— Dataset entries —
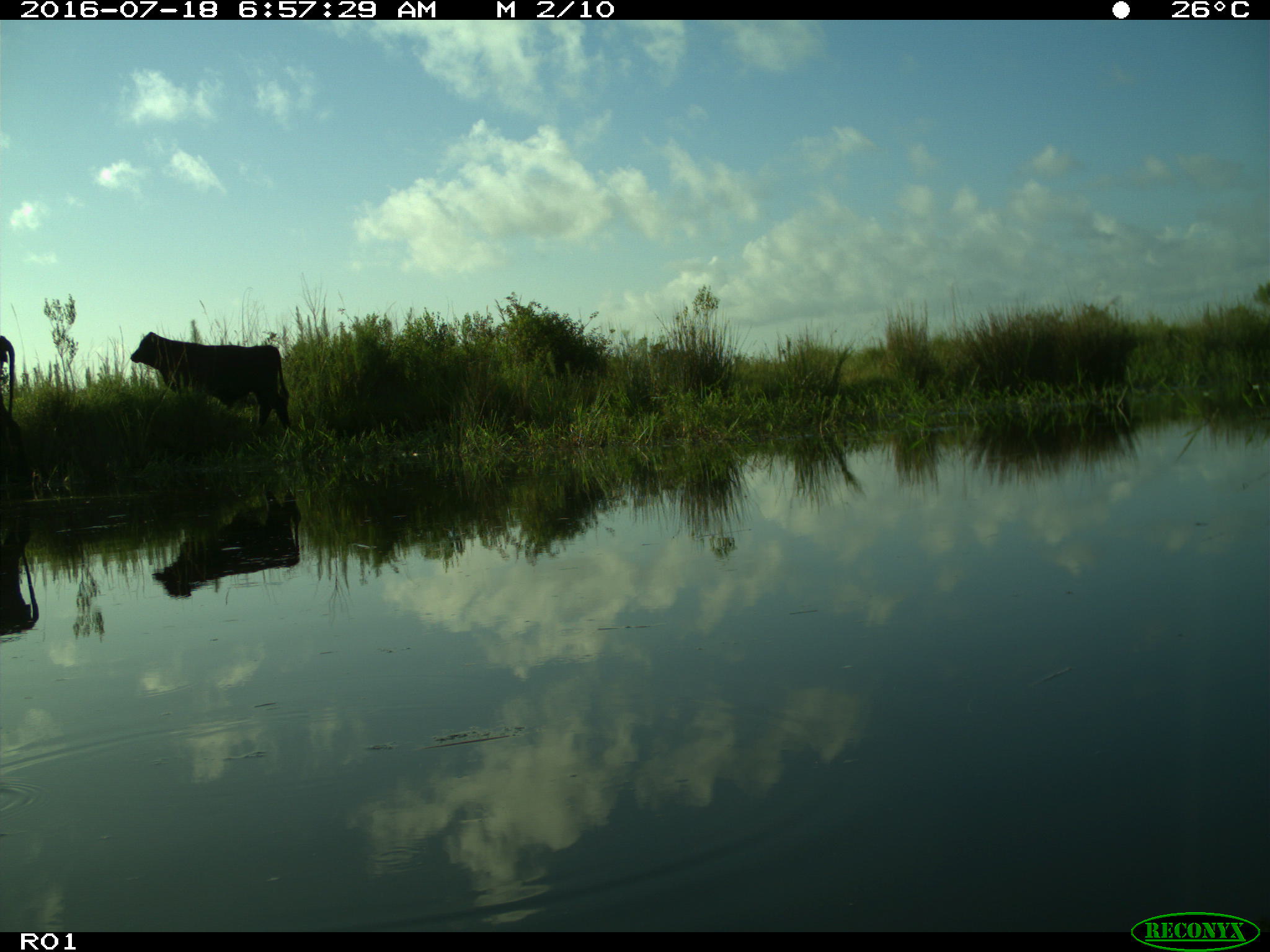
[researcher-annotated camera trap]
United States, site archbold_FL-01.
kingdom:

...

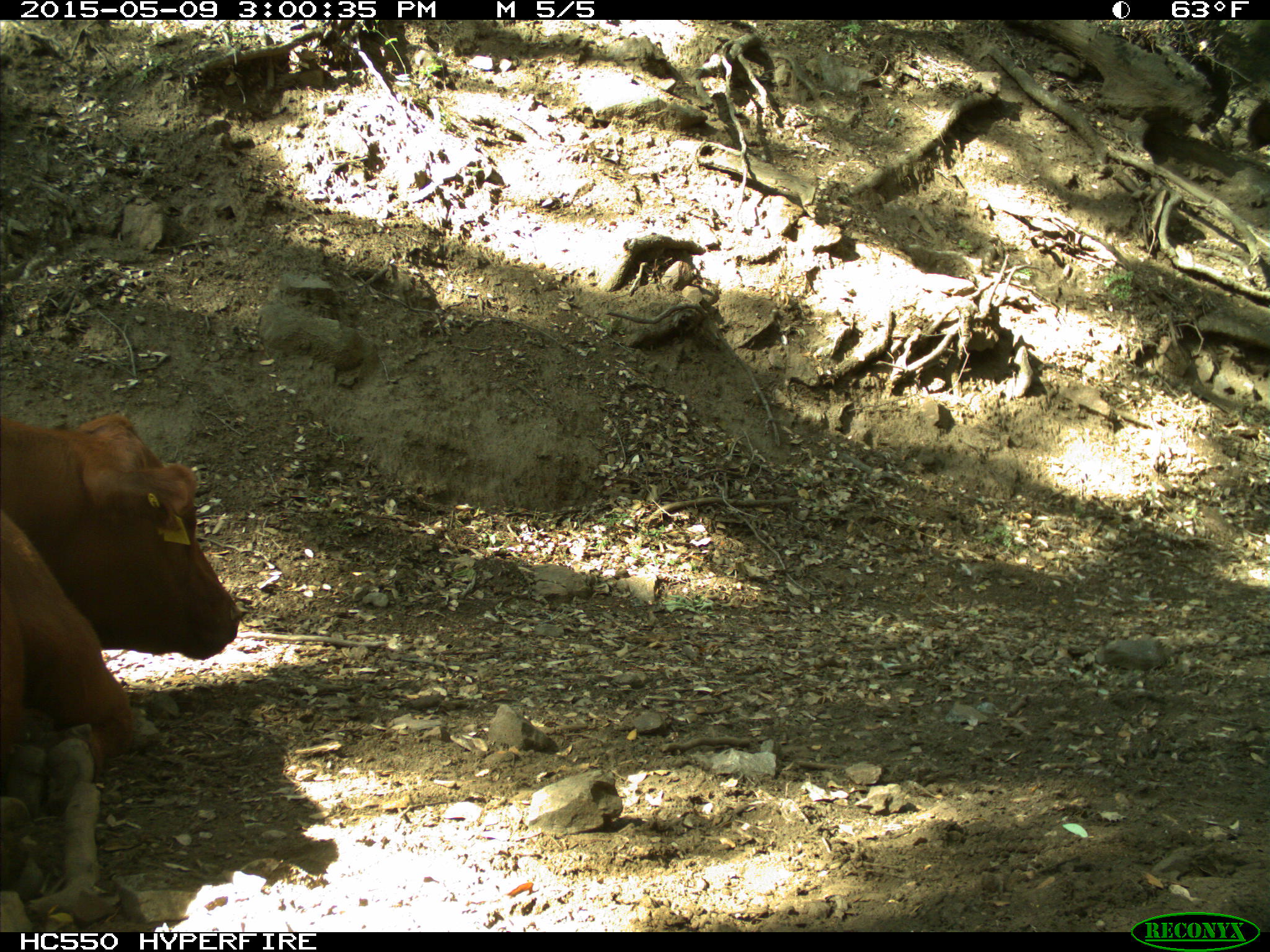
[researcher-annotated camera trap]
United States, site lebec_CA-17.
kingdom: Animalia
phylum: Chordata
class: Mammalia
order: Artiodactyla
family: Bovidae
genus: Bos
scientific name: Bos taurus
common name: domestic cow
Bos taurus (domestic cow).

— Your objective —
In how many lines of the material does the word "site" appear? Respond with the number only.

— Output of the exercise —
2